§ TEXT
— begin —

Evidence of this level of performance may be judged by colleagues on the library faculty, members of the academic community outside the library, and/or professional colleagues outside the academic institution.
Additional evidence for promotion in rank may include:
Contributions to the educational mission of the institution: for example, teaching (not necessarily in a classroom); organization of workshops, institutes or similar meetings; public appearances in the interest of librarianship or information transfer. Assessment by students and professional colleagues may contribute to this evaluation.
Contributions to the advancement of the profession: for example, active participation in professional and learned societies as a member.
Activities related to inquiry and research: for example, scholarly publication, presentation of papers, reviews of books and other literature, grants, consulting, service as a member of a team of experts, or other means of disseminating professional expertise.
B. Criteria for Promotion to Specific Ranks
Promotion to the ranks of assistant professor, associate professor, and professor requires a record of successful fulfillment of criteria at the lower level.
Instructor—Appointments at this rank shall require expectation of successful overall performance and the potential for a promising career in librarianship. Institutional practice for faculty appointments varies. Specialized skills or expertise may justify appointment at a higher rank.
Assistant professor —Promotion to this rank shall require evidence of significant professional contributions to the library or to the institution.
Associate professor —Promotion to this rank shall require evidence of substantial professional contributions to the library and to the institution as well as attainment of a high level in research or other professional endeavors.
Professor—Promotion to this rank shall require outstanding achievements in librarianship, research, and other professional endeavors.
Southeastern Lousiana University, Linus A. Sims Memorial Library, Tenure and Promotion Guidelines
p. 6-9 (only summary reproduced – very useful as it actually measures output in precise terms)
OPTIONS FOR TENURE EVALUATION
The probationary period for a tenure-track assistant professor is 6 years.3 For faculty appointed as associate professor or professor, the probationary period is 3 years. Candidates for tenure must be in a tenure-track position, hold an assistant professor or higher rank and have earned an M.L.S. degree from an accredited school of Library Science. The candidate may choose one of the following options:
Excellence in Job Effectiveness/Teaching
Distinction in Professional Activity
Adequacy in Service
Excellence in Job Effectiveness/Teaching
Distinction in Service
Adequacy in Professional Activity
Excellence in Professional Activity
Distinction in Job Effectiveness/Teaching
Adequacy in Service
American University Library, Guidelines for Tenure-Line Library Faculty Members for, Reappointment and Promotion, July 19th 2011
– States that 15% of a Librarian’s work should be research and scholarship (70% for library service and 15% for service to the community
– The Guidelines offer a “Table of Point Values for Scholarly Achievements in Librarianship or Other Disciplines for Library Faculty” and a list of proposed journals to publish in.

— end —

§ RECORD LIST
— begin —

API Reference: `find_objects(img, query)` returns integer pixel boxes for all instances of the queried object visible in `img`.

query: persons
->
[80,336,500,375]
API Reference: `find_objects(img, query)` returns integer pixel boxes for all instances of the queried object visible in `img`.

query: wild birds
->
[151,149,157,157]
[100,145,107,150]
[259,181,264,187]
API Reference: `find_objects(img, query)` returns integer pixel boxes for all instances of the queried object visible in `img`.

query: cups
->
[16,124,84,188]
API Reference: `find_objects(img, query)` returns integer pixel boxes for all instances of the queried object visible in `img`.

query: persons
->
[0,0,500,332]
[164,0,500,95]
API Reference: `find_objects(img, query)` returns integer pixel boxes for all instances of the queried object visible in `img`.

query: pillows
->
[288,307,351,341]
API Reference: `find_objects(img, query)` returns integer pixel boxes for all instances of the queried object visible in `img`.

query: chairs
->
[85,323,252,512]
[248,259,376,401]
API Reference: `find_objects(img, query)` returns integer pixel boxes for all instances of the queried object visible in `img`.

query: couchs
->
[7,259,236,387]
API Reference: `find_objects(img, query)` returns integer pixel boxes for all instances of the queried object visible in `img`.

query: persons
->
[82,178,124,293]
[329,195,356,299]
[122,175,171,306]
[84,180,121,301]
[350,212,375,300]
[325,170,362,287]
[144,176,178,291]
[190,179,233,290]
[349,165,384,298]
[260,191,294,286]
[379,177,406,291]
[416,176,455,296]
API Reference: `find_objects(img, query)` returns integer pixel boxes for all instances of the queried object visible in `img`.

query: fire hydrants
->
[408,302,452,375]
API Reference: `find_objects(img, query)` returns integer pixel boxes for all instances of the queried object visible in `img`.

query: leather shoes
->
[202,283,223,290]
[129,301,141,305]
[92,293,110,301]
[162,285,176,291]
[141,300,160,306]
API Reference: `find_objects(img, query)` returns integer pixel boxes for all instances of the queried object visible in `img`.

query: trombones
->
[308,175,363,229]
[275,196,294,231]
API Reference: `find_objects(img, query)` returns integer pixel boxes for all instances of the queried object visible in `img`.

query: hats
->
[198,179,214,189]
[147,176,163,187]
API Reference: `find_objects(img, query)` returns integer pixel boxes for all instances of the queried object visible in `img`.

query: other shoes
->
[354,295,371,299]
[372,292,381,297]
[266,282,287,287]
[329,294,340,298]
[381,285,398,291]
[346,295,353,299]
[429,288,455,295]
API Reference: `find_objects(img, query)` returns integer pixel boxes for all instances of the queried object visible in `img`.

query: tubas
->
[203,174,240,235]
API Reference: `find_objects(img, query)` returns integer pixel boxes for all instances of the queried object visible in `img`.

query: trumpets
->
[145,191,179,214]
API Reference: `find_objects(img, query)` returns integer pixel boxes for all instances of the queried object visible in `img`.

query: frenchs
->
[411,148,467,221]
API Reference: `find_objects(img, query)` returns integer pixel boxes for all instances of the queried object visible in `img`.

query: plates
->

— end —

§ WORK TO COMPLETE
(a) Rewrite the paragraph of the tenure guidelines that begins "Instructor—Appointments at this rank" as a short list, keeping its main facts.
(b) Reproduce everything in the tenure guidelines from "Associate professor —Promotion" down to "in precise terms)", word for word.
The entries are separate material and have no connection to the tenure guidelines.

§ ANSWERS FOR THE TASKS
(a)
- An instructor appointment requires the expectation of successful overall performance and the potential for a promising career in librarianship.
- Institutional practice for faculty appointments varies.
- Specialized skills or expertise may justify an appointment at a higher rank.

(b)
Associate professor —Promotion to this rank shall require evidence of substantial professional contributions to the library and to the institution as well as attainment of a high level in research or other professional endeavors.
Professor—Promotion to this rank shall require outstanding achievements in librarianship, research, and other professional endeavors.
Southeastern Lousiana University, Linus A. Sims Memorial Library, Tenure and Promotion Guidelines
p. 6-9 (only summary reproduced – very useful as it actually measures output in precise terms)